The first piece of evidence is the timing. Why did it happen now, when 2024 is still far away? American political scientist Henry Hale writes that the political calendar is significant even under authoritarian regimes, where elections, formally competitive, are hollowed out and no longer guarantee change of power. Indeed, it is precisely around election dates that different elite groups orient their expectations and plans. This is why elections themselves often throw out unpleasant surprises for regimes, whether electorally or on the streets. Despite the apparently iron-clad consensus among Russian elites over Putin, they still have reason to be dissatisfied. [...]

The second question concerns the transition’s format. The Kremlin has several options: Belarusian (removal of limits on presidential terms and re-election of Putin as president), Kazakh (reserving Putin the post of head of a new institution with unlimited powers, which the Kazakh Security Council became after Nazarbayev joined it), and, finally, Russia-2008 (moving Putin to the post of Prime Minister and elections for his successor, perhaps with a straight repeat of 2008 - a shuffle with Medvedev).
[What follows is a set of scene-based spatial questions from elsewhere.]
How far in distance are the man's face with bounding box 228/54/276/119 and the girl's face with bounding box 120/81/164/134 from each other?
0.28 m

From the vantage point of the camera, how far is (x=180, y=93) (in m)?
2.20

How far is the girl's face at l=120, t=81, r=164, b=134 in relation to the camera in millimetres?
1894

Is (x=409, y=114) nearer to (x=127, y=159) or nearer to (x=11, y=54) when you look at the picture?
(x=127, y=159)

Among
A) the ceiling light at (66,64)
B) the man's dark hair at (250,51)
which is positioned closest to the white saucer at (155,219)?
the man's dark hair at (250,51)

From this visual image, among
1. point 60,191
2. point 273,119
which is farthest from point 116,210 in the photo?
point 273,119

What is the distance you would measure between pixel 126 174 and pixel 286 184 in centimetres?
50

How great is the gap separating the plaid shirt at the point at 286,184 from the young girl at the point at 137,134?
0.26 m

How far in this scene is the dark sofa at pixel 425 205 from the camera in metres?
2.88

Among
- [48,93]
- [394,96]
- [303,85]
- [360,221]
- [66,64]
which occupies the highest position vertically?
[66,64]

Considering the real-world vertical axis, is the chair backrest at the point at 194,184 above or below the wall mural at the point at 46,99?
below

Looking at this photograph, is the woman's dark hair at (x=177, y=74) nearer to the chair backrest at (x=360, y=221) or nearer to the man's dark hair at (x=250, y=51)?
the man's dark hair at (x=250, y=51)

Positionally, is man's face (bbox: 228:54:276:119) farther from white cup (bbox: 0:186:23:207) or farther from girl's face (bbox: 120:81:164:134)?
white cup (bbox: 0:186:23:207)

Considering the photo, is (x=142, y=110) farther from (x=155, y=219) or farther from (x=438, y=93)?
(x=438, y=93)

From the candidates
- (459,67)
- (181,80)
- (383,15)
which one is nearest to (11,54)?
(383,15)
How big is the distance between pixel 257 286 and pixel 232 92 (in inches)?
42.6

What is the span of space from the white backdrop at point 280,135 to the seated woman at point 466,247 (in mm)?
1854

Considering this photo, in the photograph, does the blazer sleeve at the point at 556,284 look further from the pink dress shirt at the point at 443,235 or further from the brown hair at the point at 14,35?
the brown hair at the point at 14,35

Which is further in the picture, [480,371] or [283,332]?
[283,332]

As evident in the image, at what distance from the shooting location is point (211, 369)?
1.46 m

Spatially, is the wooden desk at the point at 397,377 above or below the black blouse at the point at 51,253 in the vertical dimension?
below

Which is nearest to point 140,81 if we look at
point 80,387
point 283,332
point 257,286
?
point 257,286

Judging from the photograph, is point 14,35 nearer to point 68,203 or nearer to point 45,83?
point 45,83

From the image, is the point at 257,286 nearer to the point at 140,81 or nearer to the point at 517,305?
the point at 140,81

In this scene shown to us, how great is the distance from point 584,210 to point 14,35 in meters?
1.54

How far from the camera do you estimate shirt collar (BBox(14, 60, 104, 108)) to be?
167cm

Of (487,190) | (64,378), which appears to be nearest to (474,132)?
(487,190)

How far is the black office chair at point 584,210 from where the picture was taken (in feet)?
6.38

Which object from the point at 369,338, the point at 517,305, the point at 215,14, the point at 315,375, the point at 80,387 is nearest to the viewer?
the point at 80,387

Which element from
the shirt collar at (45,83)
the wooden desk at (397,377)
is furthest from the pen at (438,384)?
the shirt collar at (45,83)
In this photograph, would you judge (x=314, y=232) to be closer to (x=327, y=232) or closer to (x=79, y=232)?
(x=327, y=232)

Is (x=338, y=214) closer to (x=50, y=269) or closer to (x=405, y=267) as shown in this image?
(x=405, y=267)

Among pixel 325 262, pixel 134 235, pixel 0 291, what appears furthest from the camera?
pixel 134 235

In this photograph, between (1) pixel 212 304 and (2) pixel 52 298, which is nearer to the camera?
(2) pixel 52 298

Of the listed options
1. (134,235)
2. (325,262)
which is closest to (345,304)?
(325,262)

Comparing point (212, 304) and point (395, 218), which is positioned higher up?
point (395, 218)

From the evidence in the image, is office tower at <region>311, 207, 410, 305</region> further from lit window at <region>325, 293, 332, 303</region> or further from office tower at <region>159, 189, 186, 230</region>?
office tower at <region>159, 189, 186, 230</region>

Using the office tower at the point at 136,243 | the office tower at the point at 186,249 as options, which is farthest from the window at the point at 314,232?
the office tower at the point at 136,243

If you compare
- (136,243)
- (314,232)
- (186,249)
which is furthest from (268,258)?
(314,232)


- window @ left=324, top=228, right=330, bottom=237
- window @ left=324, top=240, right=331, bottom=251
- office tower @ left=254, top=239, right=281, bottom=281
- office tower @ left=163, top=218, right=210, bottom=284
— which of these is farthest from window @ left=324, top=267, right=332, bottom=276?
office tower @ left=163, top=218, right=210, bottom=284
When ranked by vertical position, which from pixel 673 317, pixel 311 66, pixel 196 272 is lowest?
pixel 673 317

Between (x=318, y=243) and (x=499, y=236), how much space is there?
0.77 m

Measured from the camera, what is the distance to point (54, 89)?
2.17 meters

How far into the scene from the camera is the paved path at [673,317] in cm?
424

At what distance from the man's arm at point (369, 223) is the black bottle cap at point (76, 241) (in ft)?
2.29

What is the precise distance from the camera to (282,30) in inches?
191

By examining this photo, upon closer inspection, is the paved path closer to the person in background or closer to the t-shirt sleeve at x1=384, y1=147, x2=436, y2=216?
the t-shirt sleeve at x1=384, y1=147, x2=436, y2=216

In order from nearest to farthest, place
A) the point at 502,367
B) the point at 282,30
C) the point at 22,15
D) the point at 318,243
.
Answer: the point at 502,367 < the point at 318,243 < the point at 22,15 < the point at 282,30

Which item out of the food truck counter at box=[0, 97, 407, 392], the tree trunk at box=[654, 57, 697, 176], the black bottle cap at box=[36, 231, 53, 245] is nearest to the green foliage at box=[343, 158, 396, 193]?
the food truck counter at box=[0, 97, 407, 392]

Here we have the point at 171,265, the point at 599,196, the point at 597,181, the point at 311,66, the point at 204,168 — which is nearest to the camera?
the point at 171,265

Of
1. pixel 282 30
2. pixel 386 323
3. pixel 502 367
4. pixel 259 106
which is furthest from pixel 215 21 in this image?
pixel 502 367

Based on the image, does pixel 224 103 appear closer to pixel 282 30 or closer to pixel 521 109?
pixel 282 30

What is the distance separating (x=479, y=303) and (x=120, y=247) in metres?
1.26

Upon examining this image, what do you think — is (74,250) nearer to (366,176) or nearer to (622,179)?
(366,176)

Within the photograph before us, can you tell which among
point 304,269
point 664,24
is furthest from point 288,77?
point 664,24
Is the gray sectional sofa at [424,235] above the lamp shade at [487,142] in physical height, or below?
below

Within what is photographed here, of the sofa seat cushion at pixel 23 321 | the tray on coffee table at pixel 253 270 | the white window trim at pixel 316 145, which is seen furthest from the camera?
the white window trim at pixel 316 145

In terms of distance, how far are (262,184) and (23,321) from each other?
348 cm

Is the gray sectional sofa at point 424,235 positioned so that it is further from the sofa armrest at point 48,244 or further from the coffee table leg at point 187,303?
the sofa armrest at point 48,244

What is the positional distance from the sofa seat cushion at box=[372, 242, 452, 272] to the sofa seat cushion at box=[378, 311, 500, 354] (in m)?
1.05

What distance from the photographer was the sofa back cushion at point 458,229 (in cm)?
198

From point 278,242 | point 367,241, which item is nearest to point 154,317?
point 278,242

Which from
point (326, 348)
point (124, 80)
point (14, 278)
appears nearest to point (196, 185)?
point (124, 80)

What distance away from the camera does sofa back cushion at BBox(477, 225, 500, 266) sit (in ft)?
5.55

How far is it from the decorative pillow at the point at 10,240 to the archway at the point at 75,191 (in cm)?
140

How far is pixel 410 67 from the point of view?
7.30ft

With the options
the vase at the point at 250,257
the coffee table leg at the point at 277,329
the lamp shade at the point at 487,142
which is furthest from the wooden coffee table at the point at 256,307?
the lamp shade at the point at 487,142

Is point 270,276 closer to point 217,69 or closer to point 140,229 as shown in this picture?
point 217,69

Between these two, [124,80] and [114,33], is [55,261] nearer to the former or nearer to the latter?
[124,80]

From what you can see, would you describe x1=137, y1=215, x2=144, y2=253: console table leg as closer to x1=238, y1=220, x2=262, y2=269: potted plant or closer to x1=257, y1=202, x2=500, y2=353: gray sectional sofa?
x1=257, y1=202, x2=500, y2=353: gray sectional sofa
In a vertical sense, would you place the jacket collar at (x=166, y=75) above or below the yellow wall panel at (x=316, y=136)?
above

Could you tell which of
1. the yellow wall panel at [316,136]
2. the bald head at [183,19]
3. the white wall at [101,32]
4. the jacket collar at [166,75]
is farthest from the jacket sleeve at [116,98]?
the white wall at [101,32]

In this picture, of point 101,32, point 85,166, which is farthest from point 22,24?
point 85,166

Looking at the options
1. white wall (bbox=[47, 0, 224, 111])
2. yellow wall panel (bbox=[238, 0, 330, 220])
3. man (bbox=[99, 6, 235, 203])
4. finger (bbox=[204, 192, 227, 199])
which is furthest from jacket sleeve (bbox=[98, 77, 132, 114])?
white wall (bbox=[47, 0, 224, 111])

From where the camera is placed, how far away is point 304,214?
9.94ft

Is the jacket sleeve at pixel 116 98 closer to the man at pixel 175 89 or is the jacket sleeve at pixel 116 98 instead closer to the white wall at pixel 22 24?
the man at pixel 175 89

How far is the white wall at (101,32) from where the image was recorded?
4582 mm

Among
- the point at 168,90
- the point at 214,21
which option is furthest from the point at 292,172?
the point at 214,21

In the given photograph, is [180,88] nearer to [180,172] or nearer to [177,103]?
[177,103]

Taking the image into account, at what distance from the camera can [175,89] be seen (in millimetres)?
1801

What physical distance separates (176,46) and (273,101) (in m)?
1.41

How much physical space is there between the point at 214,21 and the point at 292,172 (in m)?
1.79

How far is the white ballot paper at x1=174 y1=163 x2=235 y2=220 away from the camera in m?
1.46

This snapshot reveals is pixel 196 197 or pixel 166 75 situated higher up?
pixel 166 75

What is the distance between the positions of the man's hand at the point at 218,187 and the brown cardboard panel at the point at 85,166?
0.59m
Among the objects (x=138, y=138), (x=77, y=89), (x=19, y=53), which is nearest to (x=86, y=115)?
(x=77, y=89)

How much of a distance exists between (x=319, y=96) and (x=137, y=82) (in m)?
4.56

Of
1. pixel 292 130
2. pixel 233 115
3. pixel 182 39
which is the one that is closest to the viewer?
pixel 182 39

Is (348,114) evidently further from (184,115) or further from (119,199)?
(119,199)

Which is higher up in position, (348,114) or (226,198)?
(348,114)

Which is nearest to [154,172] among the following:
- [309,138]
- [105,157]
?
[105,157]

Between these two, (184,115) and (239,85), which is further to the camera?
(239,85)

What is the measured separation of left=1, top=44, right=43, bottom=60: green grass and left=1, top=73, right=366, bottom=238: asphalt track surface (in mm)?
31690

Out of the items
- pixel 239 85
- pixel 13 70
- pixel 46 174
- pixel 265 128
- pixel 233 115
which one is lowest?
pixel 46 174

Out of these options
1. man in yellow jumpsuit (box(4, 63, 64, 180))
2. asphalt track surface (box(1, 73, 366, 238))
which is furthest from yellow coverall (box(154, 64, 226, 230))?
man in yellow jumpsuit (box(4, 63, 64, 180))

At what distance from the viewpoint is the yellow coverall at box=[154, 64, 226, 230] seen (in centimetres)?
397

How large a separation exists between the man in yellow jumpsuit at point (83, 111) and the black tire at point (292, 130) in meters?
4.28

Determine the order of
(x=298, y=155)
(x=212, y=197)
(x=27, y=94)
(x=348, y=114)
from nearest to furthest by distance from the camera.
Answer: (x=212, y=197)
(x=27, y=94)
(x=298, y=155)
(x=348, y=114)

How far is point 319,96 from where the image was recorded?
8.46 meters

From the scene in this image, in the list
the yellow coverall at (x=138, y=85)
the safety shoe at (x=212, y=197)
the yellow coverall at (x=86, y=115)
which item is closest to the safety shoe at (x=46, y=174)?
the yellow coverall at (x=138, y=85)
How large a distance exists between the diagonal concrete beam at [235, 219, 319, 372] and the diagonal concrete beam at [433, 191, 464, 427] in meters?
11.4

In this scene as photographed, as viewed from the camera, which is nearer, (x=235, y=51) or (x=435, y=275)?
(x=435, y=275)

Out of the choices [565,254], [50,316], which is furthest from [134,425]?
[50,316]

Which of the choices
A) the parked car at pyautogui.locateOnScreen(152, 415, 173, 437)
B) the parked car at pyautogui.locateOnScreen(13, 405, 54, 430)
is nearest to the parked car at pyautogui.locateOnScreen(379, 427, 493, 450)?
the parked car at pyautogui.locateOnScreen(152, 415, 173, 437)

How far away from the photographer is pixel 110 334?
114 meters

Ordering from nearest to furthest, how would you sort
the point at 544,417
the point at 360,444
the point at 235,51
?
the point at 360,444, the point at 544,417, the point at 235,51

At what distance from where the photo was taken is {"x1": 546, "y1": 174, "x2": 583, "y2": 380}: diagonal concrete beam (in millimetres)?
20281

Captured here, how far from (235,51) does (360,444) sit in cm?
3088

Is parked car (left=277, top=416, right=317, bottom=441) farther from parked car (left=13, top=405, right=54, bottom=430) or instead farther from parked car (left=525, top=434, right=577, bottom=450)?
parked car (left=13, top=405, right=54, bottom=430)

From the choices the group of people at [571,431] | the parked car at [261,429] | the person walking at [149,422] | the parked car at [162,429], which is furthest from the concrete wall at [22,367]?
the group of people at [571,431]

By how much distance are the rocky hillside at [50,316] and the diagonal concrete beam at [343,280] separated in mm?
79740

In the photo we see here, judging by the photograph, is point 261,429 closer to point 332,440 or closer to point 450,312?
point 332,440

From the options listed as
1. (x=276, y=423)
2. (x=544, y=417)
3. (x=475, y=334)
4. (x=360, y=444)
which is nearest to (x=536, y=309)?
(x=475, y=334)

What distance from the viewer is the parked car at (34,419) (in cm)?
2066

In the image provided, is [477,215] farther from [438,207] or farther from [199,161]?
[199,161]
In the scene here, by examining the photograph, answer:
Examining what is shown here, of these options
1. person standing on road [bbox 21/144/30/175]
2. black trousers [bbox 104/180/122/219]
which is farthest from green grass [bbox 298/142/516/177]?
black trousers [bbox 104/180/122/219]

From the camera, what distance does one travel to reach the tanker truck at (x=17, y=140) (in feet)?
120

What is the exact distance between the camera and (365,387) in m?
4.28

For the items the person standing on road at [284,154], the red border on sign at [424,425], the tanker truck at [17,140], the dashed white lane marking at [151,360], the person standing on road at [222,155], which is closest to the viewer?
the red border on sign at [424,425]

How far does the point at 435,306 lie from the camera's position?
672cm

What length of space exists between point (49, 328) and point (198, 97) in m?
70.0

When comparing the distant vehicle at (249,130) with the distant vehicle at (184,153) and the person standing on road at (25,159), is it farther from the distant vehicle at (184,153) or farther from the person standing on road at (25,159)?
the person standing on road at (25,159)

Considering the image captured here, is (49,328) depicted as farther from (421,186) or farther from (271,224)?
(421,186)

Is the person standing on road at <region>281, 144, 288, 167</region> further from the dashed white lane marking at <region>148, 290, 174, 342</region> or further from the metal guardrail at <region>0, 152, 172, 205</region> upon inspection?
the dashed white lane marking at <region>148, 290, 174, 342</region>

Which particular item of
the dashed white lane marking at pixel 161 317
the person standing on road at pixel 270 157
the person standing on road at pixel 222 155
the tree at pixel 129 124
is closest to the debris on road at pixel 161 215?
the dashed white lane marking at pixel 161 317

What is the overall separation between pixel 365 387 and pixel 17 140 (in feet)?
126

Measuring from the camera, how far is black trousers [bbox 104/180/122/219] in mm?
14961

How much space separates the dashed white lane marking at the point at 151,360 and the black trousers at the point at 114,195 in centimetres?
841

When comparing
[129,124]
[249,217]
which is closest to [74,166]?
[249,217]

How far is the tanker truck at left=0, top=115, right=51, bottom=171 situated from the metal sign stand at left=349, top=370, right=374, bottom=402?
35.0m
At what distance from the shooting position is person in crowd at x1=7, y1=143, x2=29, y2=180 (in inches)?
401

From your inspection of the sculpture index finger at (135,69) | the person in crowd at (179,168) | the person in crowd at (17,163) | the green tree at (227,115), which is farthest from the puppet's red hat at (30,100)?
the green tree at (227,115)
For the regime, each of these options has its advantages and shortcomings. [...]

Several analysts believe that Putin won’t take the risk and, despite initial impressions of his speech, Putin will choose the Belarusian scenario – a life presidency. As Kirill Rogov has noted, the post of president, according to Putin’s speech, will also receive additional powers – for example, the right to remove judges from the Constitutional and Supreme Courts (in agreement with the Federation Council – it will be impossible to talk about an independent judiciary even formally). We can’t rule out that these new powers will be given to Putin, rather than someone else, and that during the “popular vote” on the constitutional amendments a new paragraph will appear on removing the limit on presidential terms. Besides, as Putin has already stated, Russian citizens will vote on all the changes at once, in a “packet” of laws.

Politico: The end of Italy’s 5Star Movement

After months of internal turmoil, the party's chief Luigi Di Maio, who is also the foreign minister, announced his resignation as leader on Wednesday evening while retaining his government role ahead of two crucial regional elections on Sunday where the 5Stars are expected to suffer massive defeats. [...]

In last May's European election the 5Stars won 17 percent of the vote. They've also seen serious losses in multiple regional votes across the past 18 months, plummeting to below 10 percent in the Umbria election in October. In the upcoming elections the party isn't running as part of a coalition with the PD, like in Umbria, and according to the latest available polls in both Calabria and Emilia-Romagna they are expected to score in the single digits. [...]

Whatever Di Maio's responsibility, his resignation as party leader had been expected for some time. According to members of his staff, his relationship with Grillo had deteriorated, leaving him without a strong political patron ahead of what is expected to be a major defeat in the Emilia-Romagna regional election Sunday.

Politico: Greek MPs elect first female head of state

In a rare act of unity in the usually turbulent and divisive Greek politics, the nomination by conservative ruling New Democracy was supported by both the main opposition left-wing Syriza and Socialists party. Sakellaropoulou won 261 votes, well over the 200 needed in Greece’s 300-seat parliament to be elected from the first ballot. [...]

She also listed climate change; the mass displacement of people and the ensuing humanitarian crisis; the decline of the rule of law; and inequality as international challenges that extend beyond Greece's borders and require cooperation among governments. [...]

The progressive judge is known for her sensitivity to minorities' rights, civil liberties and refugee issues, which prompted Syriza to select her for the position of the country's top judge. She has particular expertise in environmental law and has written numerous papers on environmental protection, while also chairing a society on environmental law.